Journalists have also struggled to get the word out. According to Maryam al-Khawaja, there’s been a “systematic targeting of the press in Bahrain,” including numerous arrests, killings and torture, especially of local or independent journalists. The al-Khalifa regime has also summarily denied visa requests, including from New York Times columnist Nicholas Kristof, and has expelled unwanted reporters from the country. A crew with the British media outlet ITN was abruptly forced to leave Bahrain after reporting on protests taking place near Manama in the lead-up to the Grand Prix last month.

What now?

With only six months left in Timoney’s contract, it’s time to start evaluating the results. Despite his efforts to retrain the police and bring greater accountability to their actions, brutality against protesters has worsened on Timoney’s watch. At least 87 people have died at the hands of police since the uprising began, more than half of which occurred after Timoney arrived in Bahrain. Thousands more have been injured and arrested during political demonstrations.

“We’re seeing the exact same things that we saw two years ago, but even more so,” Maryam al-Khawaja told Democracy Now earlier this month. “We’re seeing a deterioration of the human rights situation.”

To be fair, though, Timoney is not entirely to blame for this. The country from which he hails should certainly shoulder some of that responsibility. After all, Bahrain is a strategic ally of the United States and home to the Navy’s Fifth Fleet, the primary U.S. naval base in the Middle East, which patrols shipping in the Gulf, assists with missions in Afghanistan, and monitors Iran as tensions in the region continue to mount.

Perhaps most egregiously, the U.S. continues to provide arms to the al-Khalifa regime.
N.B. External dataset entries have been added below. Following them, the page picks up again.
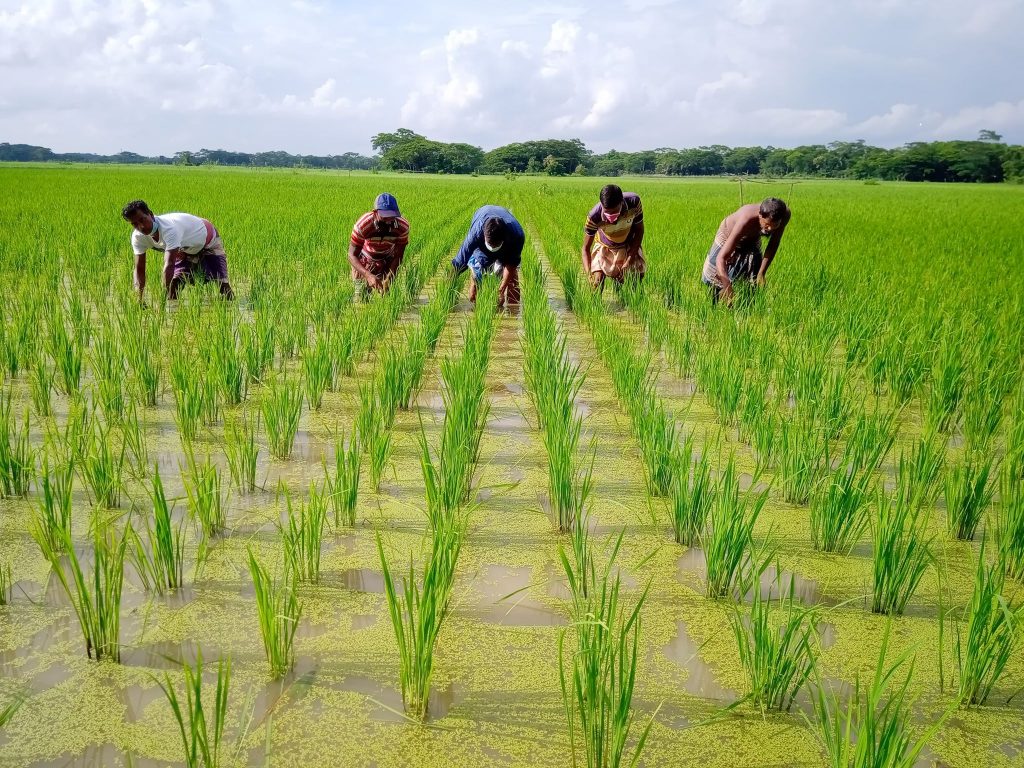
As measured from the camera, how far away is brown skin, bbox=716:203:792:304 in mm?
4387

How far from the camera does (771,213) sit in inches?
165

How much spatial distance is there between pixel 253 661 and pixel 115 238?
7.21 meters

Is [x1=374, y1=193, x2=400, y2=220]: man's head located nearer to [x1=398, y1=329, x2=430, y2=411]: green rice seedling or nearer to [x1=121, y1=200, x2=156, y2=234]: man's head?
[x1=121, y1=200, x2=156, y2=234]: man's head

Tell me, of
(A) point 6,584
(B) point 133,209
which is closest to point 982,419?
(A) point 6,584

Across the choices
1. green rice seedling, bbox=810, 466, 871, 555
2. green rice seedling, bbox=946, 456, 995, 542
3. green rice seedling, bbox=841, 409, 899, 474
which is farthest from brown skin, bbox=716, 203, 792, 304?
green rice seedling, bbox=810, 466, 871, 555

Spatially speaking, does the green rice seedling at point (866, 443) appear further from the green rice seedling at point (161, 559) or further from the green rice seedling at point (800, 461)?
the green rice seedling at point (161, 559)

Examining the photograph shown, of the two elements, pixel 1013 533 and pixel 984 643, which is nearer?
pixel 984 643

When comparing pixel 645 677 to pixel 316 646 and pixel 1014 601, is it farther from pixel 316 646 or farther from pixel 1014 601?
pixel 1014 601

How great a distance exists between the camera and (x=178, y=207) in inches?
440

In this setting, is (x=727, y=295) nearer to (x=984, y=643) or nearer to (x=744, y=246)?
(x=744, y=246)

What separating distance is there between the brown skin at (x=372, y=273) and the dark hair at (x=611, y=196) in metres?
1.56

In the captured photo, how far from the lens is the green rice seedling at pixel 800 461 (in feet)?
7.26

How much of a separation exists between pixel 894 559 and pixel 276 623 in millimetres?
1383

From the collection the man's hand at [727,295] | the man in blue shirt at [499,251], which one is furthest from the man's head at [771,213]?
the man in blue shirt at [499,251]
In October 2011, the U.S. symbolically froze a $53 million defense deal with Bahrain until the monarchy enacted human rights and political reforms based on recommendations in the BICI report. Despite the lack of reform, however, the U.S. resumed weapons sales to Bahrain in May 2012.

Last month, the U.S. State Department issued a report critical of Bahrain’s “serious human rights problems,” including:

[C]itizens’ inability to change their government peacefully; arrest and detention of protesters on vague charges, in some cases leading to their torture in detention; and lack of due process in trials of political and human rights activists.
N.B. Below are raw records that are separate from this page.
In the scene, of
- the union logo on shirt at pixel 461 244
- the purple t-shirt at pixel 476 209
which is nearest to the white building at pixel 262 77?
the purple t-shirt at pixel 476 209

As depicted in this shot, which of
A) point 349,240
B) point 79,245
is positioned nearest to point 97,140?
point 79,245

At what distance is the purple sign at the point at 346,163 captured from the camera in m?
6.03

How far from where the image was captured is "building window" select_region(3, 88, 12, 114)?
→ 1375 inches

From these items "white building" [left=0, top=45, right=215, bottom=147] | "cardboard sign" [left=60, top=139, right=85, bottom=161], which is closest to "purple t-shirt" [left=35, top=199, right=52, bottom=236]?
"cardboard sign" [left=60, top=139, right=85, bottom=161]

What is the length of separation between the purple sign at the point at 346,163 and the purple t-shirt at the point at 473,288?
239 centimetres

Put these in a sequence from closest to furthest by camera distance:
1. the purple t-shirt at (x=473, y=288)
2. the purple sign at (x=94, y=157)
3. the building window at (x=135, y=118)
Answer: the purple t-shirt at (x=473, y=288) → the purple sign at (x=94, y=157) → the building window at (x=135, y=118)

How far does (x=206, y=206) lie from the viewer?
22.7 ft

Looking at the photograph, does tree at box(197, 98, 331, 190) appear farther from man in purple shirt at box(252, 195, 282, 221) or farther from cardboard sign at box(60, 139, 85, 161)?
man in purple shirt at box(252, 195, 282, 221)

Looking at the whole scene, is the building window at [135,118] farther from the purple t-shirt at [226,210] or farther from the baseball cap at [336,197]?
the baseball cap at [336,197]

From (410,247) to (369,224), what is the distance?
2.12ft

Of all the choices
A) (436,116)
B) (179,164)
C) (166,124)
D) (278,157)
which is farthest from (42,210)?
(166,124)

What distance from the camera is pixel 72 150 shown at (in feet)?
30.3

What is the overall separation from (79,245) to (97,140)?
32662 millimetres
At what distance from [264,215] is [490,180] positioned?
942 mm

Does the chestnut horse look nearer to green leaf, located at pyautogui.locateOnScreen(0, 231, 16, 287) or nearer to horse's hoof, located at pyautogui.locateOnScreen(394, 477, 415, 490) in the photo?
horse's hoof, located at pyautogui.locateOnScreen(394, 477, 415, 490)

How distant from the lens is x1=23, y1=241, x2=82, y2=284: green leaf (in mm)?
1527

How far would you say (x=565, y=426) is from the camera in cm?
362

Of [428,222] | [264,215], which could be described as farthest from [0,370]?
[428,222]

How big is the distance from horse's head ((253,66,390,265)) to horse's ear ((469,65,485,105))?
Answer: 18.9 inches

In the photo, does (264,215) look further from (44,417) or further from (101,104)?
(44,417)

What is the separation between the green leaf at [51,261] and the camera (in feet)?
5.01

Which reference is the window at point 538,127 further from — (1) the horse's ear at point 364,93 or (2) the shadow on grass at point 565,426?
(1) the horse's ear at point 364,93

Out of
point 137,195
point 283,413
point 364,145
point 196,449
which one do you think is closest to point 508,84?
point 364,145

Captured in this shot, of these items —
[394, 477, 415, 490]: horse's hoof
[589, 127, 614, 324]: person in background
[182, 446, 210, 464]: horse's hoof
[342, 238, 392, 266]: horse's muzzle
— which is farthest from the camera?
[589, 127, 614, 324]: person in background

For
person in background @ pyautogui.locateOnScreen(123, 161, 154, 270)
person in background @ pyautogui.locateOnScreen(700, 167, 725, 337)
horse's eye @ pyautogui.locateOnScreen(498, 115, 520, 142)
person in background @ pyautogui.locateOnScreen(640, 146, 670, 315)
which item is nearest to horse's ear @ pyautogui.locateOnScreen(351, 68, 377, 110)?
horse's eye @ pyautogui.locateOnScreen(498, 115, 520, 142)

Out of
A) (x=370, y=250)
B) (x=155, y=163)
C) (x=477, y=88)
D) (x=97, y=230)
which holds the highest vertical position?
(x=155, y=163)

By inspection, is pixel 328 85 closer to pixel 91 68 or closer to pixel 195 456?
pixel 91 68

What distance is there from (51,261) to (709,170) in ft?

But, some might argue that the State Department’s report is too little, too late. As long as the Bahraini government isn’t forced to face any real consequences for its actions, it will continue to believe it has international immunity. Late last year, before she was imprisoned for expressing her political views, Zainab al-Khawaja wrote these sobering words in the New York Times:

If the United States is serious about protecting human rights in the Arab world, it should halt all arms sales to Bahrain, bring Bahrain’s abuses to the attention of the United Nations Security Council, support a special session on Bahrain at the United Nations Human Rights Council, and begin a conversation about potential diplomatic and economic sanctions. The Obama administration should also demand that high-level Bahraini officials be held accountable for human rights abuses, and that nongovernmental organizations, United Nations human rights investigators and journalists be allowed to enter the country and investigate abuses.
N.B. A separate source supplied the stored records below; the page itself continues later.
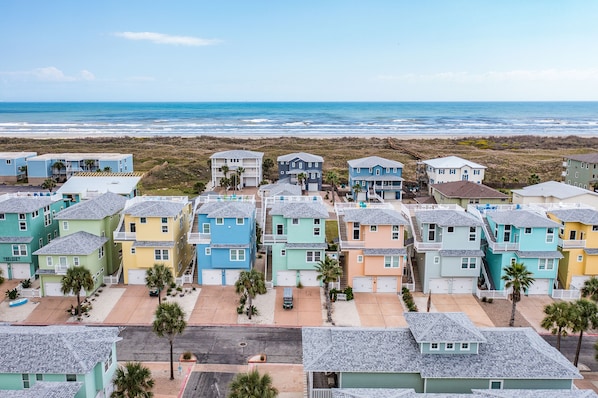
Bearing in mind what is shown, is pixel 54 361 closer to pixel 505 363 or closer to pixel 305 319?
pixel 305 319

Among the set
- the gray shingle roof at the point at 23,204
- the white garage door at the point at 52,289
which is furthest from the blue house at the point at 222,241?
the gray shingle roof at the point at 23,204

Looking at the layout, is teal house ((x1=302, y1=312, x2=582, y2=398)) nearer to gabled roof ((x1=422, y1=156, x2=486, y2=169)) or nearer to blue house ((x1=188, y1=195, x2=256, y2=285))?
blue house ((x1=188, y1=195, x2=256, y2=285))

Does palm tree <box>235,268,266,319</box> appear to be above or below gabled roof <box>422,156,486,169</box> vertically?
below

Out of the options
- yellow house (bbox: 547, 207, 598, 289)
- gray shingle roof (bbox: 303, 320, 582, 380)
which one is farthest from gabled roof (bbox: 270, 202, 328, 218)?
yellow house (bbox: 547, 207, 598, 289)

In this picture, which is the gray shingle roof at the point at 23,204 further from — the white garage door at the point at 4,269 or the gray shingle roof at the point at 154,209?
the gray shingle roof at the point at 154,209

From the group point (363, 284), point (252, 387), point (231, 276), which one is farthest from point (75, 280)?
point (363, 284)

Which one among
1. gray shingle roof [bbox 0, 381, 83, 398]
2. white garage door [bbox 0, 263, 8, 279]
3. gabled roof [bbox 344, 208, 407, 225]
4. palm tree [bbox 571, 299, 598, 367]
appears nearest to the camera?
gray shingle roof [bbox 0, 381, 83, 398]
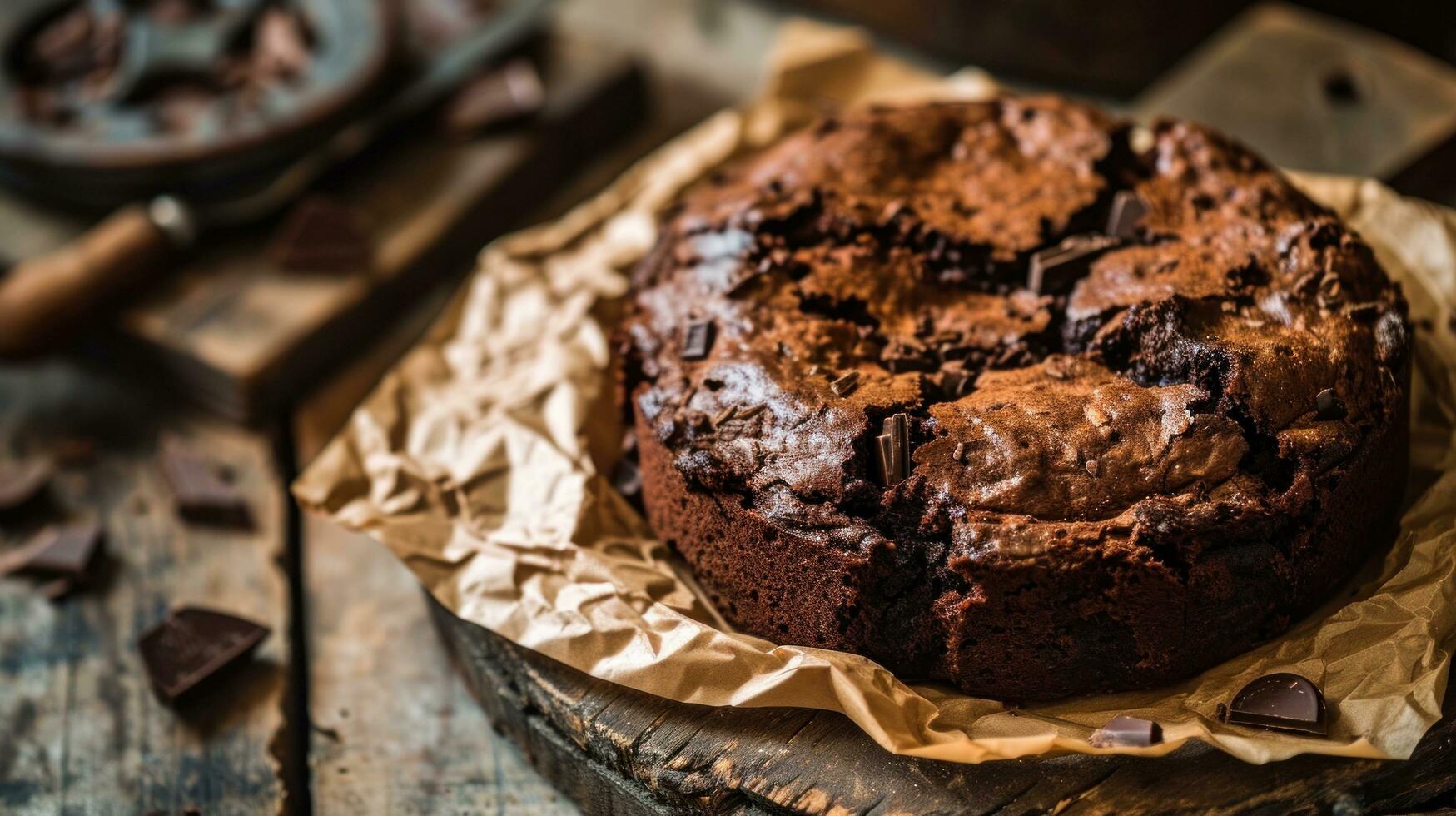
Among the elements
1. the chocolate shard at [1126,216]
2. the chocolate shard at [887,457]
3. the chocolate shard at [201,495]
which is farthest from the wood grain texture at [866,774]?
the chocolate shard at [201,495]

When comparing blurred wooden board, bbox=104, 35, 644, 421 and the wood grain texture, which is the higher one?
blurred wooden board, bbox=104, 35, 644, 421

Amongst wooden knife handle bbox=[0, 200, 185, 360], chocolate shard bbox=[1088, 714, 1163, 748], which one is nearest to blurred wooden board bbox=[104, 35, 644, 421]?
wooden knife handle bbox=[0, 200, 185, 360]

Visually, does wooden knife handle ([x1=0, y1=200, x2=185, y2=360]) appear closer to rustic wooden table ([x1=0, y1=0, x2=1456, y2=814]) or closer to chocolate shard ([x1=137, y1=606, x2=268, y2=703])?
rustic wooden table ([x1=0, y1=0, x2=1456, y2=814])

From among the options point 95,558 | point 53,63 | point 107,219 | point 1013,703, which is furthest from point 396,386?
point 53,63

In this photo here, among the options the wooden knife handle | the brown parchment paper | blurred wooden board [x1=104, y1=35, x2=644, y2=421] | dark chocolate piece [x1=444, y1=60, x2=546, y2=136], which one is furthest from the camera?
dark chocolate piece [x1=444, y1=60, x2=546, y2=136]

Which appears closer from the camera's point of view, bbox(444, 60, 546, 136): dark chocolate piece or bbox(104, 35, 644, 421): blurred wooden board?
bbox(104, 35, 644, 421): blurred wooden board

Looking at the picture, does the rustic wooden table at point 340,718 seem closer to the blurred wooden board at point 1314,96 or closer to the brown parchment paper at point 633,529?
the brown parchment paper at point 633,529

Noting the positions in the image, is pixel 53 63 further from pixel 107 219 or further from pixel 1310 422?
pixel 1310 422
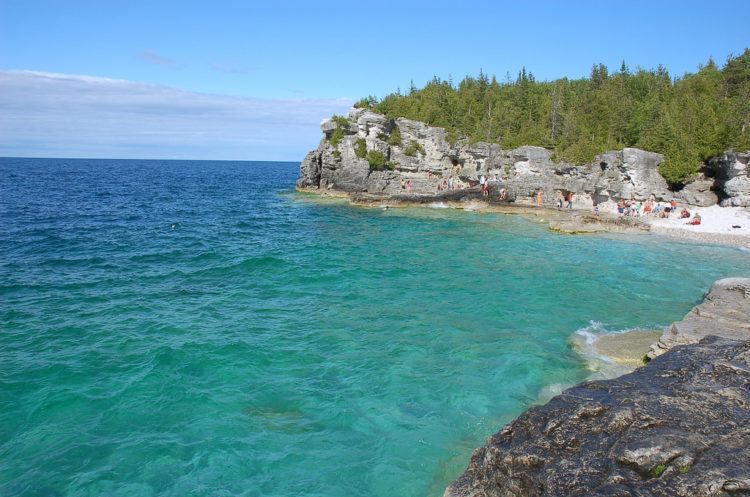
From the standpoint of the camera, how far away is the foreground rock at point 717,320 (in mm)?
15367

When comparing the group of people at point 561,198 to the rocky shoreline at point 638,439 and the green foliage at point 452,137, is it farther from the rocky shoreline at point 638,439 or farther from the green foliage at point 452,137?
the rocky shoreline at point 638,439

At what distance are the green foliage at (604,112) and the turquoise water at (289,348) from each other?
22509 millimetres

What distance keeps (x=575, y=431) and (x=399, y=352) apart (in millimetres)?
10658

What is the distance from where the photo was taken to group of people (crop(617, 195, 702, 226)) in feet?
164

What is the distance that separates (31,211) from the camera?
53.9 metres

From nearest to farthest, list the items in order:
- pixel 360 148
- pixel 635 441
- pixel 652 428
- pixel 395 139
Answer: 1. pixel 635 441
2. pixel 652 428
3. pixel 360 148
4. pixel 395 139

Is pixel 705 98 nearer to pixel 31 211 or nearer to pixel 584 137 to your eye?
pixel 584 137

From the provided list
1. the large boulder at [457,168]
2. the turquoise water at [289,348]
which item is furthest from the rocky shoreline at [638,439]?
the large boulder at [457,168]

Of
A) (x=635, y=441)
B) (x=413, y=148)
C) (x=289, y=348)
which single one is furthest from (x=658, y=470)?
(x=413, y=148)

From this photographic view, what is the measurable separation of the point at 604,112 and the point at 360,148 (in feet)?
122

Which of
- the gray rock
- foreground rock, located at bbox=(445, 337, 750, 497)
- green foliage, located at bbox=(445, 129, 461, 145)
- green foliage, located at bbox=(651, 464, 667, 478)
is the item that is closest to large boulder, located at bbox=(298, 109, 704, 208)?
green foliage, located at bbox=(445, 129, 461, 145)

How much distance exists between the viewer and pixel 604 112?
7169 centimetres

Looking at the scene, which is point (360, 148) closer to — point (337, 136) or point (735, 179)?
point (337, 136)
So, maybe the end of Timoney’s tenure in Bahrain represents a turning point. The elements for addressing the violent crackdown on dissent are right in front of us, and Timoney’s failure makes them even more resounding. What’s left is to hold fast to principles of unconditional respect for human rights, and allow the popular revolution in Bahrain flourish and thrive.

Kris Hermes provided support to political protesters during Timoney’s crackdown on dissent in both Philadelphia (2000) and Miami (2003).